Does momentum exist in matches that go to the decisive third set? Justin Stocks-Smith, UTR’s Data Scientist, digs into the data to find the factors that may predict which player will come out on top. Introduction: Heading into their fourth round matchup in the 2018 US Open, Serena Williams had a UTR of 13.21 and Kaia Kanepi had a UTR of 13.12. Serena won the first set 6-0 and Kanepi won the second set 6-4. At that point in time, I found myself wondering which player was favored to win the match. Did winning the most recent set give the edge to Kanepi? What other factors should be considered? Analysis: My hypothesis was that momentum does exist, so the player who loses the first set and wins the second set will end up winning the match more often than not.
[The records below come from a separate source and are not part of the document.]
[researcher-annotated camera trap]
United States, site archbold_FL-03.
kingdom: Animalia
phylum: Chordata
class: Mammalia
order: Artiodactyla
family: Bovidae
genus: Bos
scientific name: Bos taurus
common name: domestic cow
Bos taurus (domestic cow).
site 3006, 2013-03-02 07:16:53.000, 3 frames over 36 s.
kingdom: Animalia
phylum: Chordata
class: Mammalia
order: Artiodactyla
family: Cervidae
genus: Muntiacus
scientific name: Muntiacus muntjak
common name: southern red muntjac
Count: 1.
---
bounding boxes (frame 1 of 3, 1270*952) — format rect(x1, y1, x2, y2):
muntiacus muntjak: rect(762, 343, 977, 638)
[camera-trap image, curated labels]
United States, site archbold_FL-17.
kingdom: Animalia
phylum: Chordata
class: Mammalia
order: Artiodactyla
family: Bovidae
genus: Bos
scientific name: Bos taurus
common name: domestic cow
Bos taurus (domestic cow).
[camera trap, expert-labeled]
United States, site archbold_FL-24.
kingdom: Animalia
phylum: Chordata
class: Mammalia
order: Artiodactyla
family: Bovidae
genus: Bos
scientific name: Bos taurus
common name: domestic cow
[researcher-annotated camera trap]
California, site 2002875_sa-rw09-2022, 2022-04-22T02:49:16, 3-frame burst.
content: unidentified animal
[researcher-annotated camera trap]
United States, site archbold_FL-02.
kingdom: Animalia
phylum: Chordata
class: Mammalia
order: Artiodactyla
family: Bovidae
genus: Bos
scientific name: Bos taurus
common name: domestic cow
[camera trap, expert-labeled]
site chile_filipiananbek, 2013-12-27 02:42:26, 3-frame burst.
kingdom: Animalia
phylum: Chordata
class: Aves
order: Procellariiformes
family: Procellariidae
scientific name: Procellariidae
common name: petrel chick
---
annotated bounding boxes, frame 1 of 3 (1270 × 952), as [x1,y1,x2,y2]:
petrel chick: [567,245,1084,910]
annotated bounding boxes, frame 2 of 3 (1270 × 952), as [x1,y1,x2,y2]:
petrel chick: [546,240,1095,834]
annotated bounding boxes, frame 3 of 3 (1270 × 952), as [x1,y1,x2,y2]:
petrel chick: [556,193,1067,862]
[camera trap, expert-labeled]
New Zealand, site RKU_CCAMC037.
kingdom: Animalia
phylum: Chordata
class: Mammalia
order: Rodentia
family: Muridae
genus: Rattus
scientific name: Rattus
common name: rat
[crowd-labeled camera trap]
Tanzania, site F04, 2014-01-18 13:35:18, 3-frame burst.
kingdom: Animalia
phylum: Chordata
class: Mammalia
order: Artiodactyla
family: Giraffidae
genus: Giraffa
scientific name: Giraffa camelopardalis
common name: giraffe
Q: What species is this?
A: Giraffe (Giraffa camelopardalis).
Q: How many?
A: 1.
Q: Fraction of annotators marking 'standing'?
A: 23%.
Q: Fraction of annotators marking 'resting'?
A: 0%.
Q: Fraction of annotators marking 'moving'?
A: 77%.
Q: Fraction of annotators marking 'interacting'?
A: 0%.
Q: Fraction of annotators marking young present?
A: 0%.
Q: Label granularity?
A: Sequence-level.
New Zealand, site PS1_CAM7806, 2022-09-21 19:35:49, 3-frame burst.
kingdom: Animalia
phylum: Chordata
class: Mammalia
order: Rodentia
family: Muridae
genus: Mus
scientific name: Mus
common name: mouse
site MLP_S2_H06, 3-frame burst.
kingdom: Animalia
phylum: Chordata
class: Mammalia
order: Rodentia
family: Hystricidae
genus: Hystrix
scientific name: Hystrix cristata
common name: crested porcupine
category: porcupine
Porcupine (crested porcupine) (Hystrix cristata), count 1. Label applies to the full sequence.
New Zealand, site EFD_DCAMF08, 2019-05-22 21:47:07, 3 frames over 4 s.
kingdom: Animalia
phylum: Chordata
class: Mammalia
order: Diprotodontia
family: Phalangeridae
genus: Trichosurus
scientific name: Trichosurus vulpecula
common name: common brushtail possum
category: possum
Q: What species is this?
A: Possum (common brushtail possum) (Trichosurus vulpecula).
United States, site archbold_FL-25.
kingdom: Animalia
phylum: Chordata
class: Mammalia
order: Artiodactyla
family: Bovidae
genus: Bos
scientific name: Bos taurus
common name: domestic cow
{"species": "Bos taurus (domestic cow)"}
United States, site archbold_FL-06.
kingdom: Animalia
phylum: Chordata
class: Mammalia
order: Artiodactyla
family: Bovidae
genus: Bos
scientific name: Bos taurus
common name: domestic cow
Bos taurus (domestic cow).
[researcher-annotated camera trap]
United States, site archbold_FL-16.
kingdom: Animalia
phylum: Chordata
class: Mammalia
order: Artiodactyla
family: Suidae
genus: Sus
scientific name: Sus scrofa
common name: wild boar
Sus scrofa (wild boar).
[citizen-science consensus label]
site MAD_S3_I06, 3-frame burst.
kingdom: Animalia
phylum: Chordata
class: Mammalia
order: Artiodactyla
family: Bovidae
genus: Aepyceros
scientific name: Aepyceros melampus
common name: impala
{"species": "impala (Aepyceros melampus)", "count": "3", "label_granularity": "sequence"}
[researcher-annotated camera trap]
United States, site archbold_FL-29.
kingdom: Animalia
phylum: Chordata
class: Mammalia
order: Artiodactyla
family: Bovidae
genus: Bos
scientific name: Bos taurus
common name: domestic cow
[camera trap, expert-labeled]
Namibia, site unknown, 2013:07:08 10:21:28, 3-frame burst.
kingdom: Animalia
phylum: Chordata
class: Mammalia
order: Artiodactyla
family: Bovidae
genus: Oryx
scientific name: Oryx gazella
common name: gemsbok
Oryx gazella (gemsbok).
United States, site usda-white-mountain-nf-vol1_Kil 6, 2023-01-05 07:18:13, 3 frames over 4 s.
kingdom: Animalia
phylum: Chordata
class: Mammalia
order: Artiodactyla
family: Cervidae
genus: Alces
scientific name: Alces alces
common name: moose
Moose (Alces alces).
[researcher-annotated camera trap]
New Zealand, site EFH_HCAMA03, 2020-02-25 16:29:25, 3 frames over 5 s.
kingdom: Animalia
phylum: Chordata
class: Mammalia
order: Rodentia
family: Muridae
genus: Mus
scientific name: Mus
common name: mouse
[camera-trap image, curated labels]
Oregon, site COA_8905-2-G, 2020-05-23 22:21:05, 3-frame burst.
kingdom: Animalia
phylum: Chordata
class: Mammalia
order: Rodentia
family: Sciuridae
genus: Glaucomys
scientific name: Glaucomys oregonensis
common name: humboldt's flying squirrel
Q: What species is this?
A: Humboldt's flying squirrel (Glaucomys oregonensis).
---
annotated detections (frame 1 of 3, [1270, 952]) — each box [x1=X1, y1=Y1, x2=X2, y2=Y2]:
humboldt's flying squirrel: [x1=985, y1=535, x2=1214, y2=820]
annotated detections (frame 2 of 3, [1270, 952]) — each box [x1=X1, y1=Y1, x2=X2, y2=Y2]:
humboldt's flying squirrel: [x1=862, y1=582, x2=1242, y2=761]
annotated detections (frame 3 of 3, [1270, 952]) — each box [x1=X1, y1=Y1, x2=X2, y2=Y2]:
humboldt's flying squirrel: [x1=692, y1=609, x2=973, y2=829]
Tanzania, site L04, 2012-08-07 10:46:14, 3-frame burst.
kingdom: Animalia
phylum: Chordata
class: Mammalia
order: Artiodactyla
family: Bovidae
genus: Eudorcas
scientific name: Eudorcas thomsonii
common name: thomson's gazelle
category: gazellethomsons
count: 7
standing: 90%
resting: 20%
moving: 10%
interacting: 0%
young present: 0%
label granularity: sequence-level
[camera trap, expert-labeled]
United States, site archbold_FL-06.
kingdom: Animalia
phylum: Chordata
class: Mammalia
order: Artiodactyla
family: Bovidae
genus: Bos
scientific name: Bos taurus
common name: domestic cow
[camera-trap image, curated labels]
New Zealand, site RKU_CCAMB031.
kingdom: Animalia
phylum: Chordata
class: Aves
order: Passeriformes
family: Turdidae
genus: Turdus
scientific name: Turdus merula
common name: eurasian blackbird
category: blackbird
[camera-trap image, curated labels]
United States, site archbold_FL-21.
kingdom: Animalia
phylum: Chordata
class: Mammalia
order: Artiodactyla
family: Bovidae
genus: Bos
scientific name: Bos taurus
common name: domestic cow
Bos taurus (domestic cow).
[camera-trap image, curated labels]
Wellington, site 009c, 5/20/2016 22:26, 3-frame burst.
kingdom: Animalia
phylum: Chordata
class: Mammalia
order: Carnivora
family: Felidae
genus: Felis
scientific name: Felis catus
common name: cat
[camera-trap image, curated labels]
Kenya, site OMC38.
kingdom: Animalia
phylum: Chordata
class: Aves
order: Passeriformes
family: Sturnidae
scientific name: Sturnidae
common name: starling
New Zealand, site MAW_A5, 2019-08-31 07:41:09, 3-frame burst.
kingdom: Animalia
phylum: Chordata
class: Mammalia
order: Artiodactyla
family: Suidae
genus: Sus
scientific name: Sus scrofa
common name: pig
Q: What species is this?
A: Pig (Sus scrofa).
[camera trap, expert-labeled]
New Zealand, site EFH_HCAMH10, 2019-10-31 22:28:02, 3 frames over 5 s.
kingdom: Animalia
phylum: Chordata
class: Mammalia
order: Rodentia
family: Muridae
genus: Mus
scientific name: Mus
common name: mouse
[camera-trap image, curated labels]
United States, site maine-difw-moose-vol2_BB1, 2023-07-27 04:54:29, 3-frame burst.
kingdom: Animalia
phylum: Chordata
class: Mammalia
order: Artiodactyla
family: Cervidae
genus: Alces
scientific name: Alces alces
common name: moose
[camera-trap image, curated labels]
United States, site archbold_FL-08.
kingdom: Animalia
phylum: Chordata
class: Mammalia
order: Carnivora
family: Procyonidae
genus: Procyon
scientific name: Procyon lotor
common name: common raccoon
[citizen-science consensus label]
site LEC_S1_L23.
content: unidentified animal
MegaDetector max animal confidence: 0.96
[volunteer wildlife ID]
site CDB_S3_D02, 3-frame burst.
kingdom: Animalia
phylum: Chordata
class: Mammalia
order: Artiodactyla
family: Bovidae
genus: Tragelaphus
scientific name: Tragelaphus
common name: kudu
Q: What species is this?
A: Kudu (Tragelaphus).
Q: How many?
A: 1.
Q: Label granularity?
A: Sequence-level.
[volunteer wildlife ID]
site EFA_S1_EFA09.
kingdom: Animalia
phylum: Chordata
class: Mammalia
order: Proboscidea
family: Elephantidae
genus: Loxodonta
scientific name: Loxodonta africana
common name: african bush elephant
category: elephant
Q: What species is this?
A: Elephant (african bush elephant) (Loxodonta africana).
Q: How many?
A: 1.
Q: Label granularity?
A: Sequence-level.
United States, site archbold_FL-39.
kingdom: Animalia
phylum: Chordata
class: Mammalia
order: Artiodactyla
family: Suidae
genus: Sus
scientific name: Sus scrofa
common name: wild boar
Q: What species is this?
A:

I tested this hypothesis using data from 20,000 singles matches where both players had a UTR of 12.00 or higher. The data included three explanatory variables: Winner_of_Second_Set: A binary (0 or 1) variable for whether a given player won the second set. This variable is equal to 1 for Kanepi and 0 for Serena. Game_Advantage: The difference in games won through two sets for a given player. This variable is equal to +4 for Serena and -4 for Kanepi. UTR_Difference: The UTR of a given player minus the UTR of their opponent. This variable is equal to +.09 for Serena and -0.09 for Kanepi. Using gradient boosted trees, a machine learning technique that combines many weak models to create a strong one, I was able to estimate the relationship these three variables have on the likelihood of winning the third set.
Results: As shown below, the three variables had varying levels of predictiveness. There did appear to be a slight momentum effect, as the winner of the second set had a 53% chance of winning the match. A game advantage through two sets also led to a higher likelihood of winning. Most important, however, was the UTR difference. This indicates the better player usually prevails in the final set.
Did the model correctly predict the winner of the Serena/Kanepi third set? Given Serena did not win the second set (-3%), had a four-game advantage (+5%), and had the better UTR by about 0.10 (+3%), the model gave her a 55% chance of winning. Serena did end up winning the third set 6-3.
Conclusion: Result data shows that in matches that go to the final third set, there may be a small momentum advantage. That effect is dwarfed, however, by overall form. In the end, the better player usually comes out on top.